14. The computer system of claim 13, wherein the executable instructions causing the at least one physical processor to generate the association comprises the executable instructions causing the at least one physical processor to:

generate a pool of candidate inquiry and tradeline pairs based in part on credit records in a credit bureau database, wherein an individual pair of a first inquiry and a first tradeline is included in the pool based at least in part on identification of (a) a consumer identifier in common between the first inquiry and the first tradeline, (b) an identifier of a first requesting entity for the first inquiry appearing in the first tradeline, and (c) an opening date for the first tradeline is after a date of the first inquiry but earlier than a predefined number of days after the date of the first inquiry;

form a bipartite graph of the candidate inquiry and tradeline pairs in the pool; and

select a single candidate inquiry and tradeline pair from among the pool of candidate inquiry and tradeline pairs, wherein the single candidate inquiry and tradeline pair is identified as a maximum-weight matching in the bipartite graph.

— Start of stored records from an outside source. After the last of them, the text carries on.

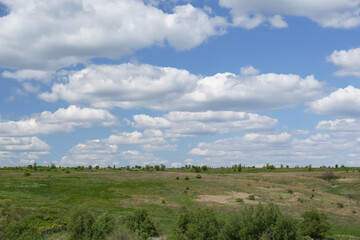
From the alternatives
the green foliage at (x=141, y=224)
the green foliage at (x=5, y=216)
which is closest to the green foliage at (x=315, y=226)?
the green foliage at (x=141, y=224)

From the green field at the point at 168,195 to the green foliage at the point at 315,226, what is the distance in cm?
281

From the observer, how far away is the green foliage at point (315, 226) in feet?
122

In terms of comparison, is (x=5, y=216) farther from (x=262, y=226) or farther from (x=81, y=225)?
(x=262, y=226)

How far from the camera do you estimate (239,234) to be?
81.3 ft

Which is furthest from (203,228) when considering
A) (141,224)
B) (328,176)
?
(328,176)

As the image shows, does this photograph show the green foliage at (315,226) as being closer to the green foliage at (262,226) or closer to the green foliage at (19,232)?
the green foliage at (262,226)

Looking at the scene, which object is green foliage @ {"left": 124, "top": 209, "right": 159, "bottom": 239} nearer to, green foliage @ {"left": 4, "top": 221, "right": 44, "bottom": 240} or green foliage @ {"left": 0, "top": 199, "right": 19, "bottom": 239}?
green foliage @ {"left": 4, "top": 221, "right": 44, "bottom": 240}

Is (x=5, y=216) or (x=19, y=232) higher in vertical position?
(x=5, y=216)

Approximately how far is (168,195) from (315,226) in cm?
2908

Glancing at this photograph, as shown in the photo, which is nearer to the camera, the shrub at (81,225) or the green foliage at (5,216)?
the shrub at (81,225)

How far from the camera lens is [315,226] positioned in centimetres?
3728

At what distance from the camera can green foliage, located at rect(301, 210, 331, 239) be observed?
37.1m

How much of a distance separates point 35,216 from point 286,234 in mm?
24700

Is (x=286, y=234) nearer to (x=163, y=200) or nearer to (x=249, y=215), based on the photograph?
(x=249, y=215)
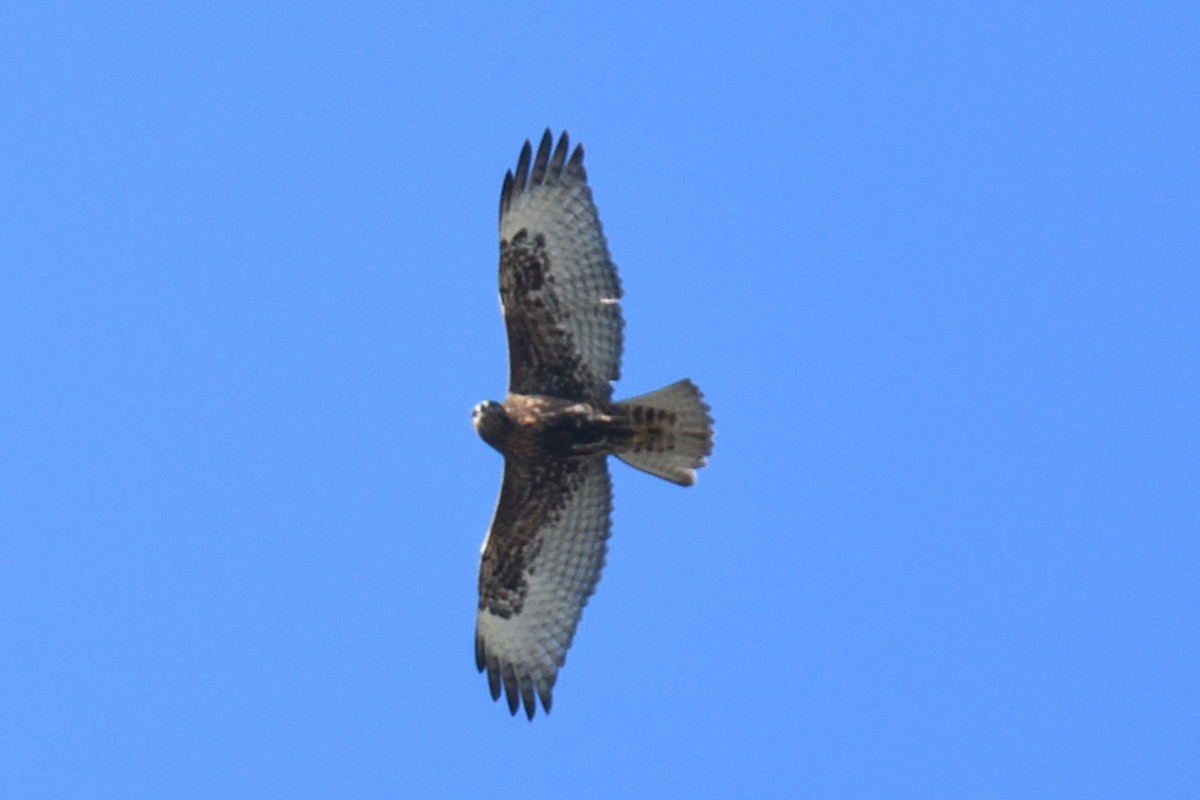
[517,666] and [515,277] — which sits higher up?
[515,277]

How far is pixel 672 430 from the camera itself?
13758mm

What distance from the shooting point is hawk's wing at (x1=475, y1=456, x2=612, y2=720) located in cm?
1430

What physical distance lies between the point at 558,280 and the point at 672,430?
111cm

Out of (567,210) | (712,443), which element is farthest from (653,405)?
(567,210)

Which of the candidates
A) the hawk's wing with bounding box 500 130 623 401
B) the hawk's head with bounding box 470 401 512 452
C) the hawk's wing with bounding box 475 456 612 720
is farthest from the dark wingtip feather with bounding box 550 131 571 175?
the hawk's wing with bounding box 475 456 612 720

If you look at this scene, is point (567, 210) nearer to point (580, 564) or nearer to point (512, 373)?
point (512, 373)

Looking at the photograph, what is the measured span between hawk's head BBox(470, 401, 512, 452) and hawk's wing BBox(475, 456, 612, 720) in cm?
58

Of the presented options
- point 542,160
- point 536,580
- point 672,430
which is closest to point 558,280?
point 542,160

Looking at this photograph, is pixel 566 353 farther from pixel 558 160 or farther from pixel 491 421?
pixel 558 160

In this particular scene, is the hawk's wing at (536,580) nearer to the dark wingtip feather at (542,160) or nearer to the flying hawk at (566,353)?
the flying hawk at (566,353)

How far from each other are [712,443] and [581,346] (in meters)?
0.96

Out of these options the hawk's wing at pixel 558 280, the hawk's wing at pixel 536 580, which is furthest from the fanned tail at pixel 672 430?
the hawk's wing at pixel 536 580

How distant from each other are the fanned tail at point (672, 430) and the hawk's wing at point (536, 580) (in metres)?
0.54

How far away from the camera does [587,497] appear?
14305 mm
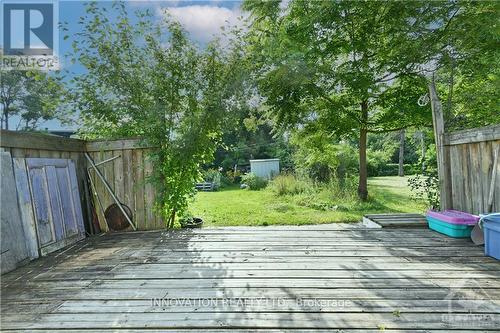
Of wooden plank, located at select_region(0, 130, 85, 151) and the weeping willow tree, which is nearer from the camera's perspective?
wooden plank, located at select_region(0, 130, 85, 151)

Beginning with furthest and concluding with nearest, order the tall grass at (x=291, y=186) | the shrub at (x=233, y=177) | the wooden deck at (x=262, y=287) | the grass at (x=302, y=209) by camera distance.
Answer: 1. the shrub at (x=233, y=177)
2. the tall grass at (x=291, y=186)
3. the grass at (x=302, y=209)
4. the wooden deck at (x=262, y=287)

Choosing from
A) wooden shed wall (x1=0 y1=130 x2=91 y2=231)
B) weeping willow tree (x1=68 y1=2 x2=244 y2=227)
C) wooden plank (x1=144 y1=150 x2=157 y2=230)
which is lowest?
wooden plank (x1=144 y1=150 x2=157 y2=230)

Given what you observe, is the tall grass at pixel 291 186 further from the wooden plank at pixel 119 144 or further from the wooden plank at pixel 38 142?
the wooden plank at pixel 38 142

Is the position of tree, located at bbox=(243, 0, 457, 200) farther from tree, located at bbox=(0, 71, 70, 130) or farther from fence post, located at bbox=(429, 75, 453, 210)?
tree, located at bbox=(0, 71, 70, 130)

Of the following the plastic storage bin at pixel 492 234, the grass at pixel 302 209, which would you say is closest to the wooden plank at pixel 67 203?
the grass at pixel 302 209

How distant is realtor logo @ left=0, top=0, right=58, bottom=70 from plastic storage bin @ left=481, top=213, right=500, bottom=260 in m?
5.74

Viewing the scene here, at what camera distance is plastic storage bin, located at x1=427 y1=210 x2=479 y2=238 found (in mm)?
3648

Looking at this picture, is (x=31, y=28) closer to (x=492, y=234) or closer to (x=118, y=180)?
(x=118, y=180)


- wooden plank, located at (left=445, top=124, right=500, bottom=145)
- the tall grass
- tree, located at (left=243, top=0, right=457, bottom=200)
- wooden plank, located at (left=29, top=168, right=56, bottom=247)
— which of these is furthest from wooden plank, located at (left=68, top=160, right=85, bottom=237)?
the tall grass

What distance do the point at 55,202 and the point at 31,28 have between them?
2.75 meters

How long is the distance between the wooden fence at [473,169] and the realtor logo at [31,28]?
230 inches

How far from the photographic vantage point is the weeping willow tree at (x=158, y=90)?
13.8 ft

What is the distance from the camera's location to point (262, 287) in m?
2.40

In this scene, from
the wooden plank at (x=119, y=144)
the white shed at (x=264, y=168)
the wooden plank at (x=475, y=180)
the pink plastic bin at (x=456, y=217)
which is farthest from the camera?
the white shed at (x=264, y=168)
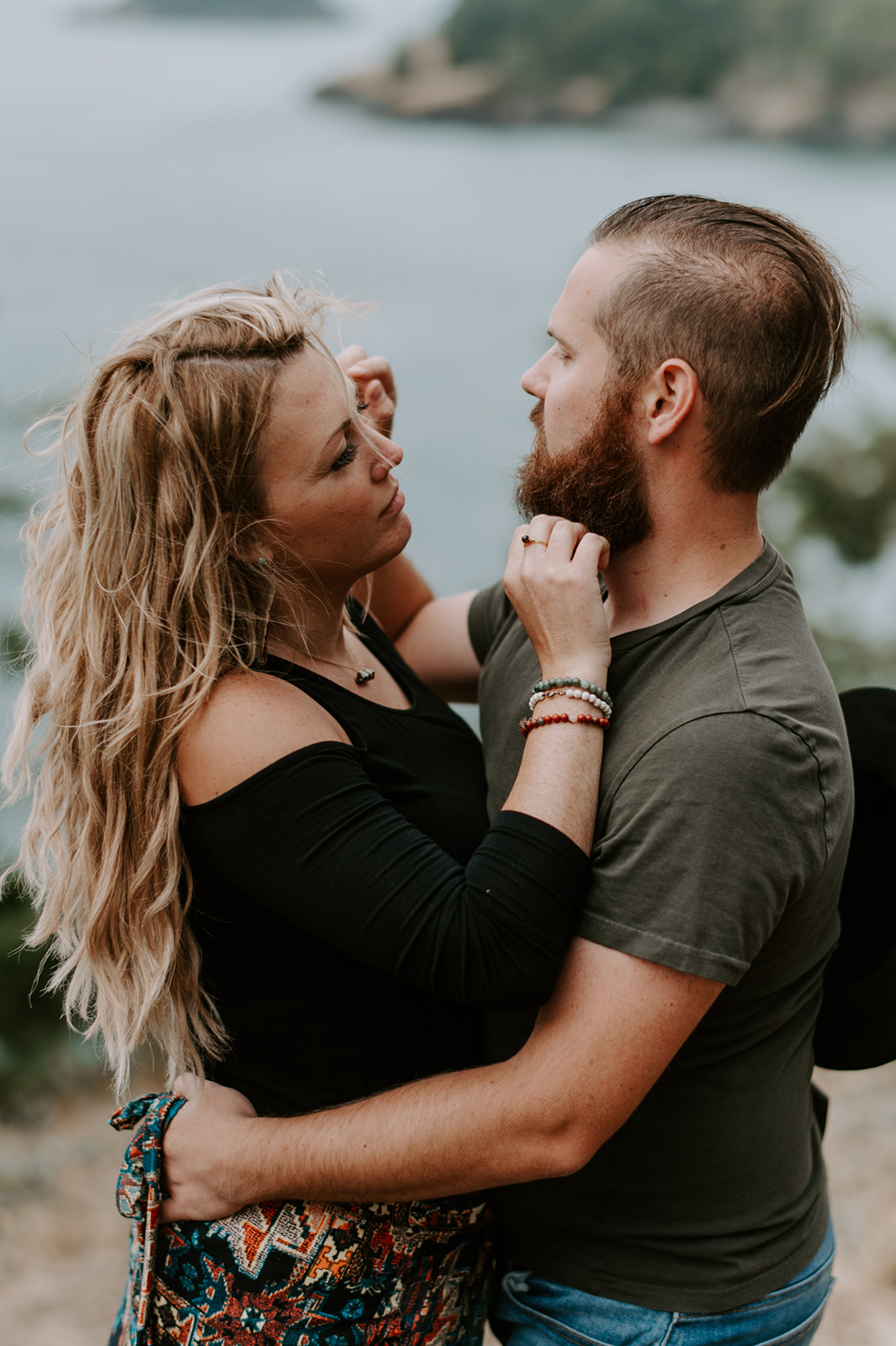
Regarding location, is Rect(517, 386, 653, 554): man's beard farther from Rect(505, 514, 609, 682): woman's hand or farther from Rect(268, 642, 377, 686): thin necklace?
Rect(268, 642, 377, 686): thin necklace

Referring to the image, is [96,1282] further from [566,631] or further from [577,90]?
[577,90]

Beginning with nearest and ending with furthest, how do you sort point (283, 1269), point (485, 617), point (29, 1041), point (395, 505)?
point (283, 1269), point (395, 505), point (485, 617), point (29, 1041)

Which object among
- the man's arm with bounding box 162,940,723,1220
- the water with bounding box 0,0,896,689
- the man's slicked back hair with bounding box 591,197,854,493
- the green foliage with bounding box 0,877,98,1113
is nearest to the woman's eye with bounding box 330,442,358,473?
the man's slicked back hair with bounding box 591,197,854,493

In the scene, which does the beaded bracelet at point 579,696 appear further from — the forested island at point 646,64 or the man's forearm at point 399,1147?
the forested island at point 646,64

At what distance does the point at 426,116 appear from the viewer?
353 cm

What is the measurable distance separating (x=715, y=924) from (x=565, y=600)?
1.39 feet

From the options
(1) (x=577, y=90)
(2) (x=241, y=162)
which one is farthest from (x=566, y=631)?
(1) (x=577, y=90)

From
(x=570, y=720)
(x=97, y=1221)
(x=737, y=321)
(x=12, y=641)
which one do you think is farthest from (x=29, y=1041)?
(x=737, y=321)

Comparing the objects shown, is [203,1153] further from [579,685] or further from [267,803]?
[579,685]

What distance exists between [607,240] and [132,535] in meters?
0.75

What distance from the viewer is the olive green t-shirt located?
3.67 feet

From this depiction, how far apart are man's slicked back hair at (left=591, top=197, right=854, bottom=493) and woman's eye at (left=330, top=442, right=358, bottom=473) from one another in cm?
36

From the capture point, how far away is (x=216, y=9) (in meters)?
3.42

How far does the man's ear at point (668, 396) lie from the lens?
4.25 feet
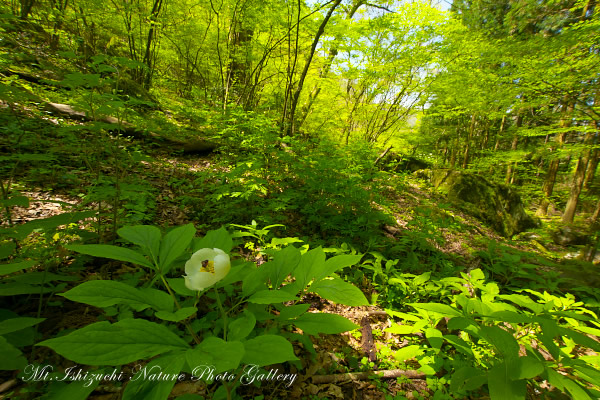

15. The computer system of claim 11, wherein one machine learning model of the plurality of machine learning models comprises a gradient boosting model with binned attributes and monotonic constraints applied on at least a subset of the one or more attributes.

16. The computer system of claim 15, wherein the one machine learning model is configured to monitor high risk identities and identities associated with one or more of (a) severe bust outs identified from credit data or (b) a large numbers of charge-offs identified from the credit data.

17. The computer system of claim 11, wherein one machine learning model of the plurality of machine learning models comprises a one-class adversarial nets (OCAN) model, wherein the executable instructions further cause the at least one physical processor to train the OCAN model, wherein training the OCAN model comprises:

learning real identities from training records;

training a complementary generative adversarial network (GAN) to generate complementary samples that are in a low-density area of the real identities; and

training a discriminator to distinguish between the real identities and the complementary identities.

18. The computer system of claim 11, wherein each of the one or more attributes relate to one or more of: a footprint, an establishment age, one or more relationships, or one or more behaviors.

19. The computer system of claim 11, wherein one machine learning model of the plurality of machine learning models comprises a risk propagation graph score (RPGS) model trained to propagate a risk or likelihood of fraud based on closeness of identity information between records that have one or more data fields in common, wherein closeness between two records is determined based at least in part on how many data fields are in common between the two records excluding at least one data field identified as noise.

20. The computer system of claim 19, wherein the RPGS model employs a graph connecting records based at least in part on closeness between the records, wherein the RPGS model is configured to use connections in the graph to propagate an associated synthetic identity risk score associated with a seed population along connections to neighboring records and then to further neighbors of the neighboring records iteratively with attenuation.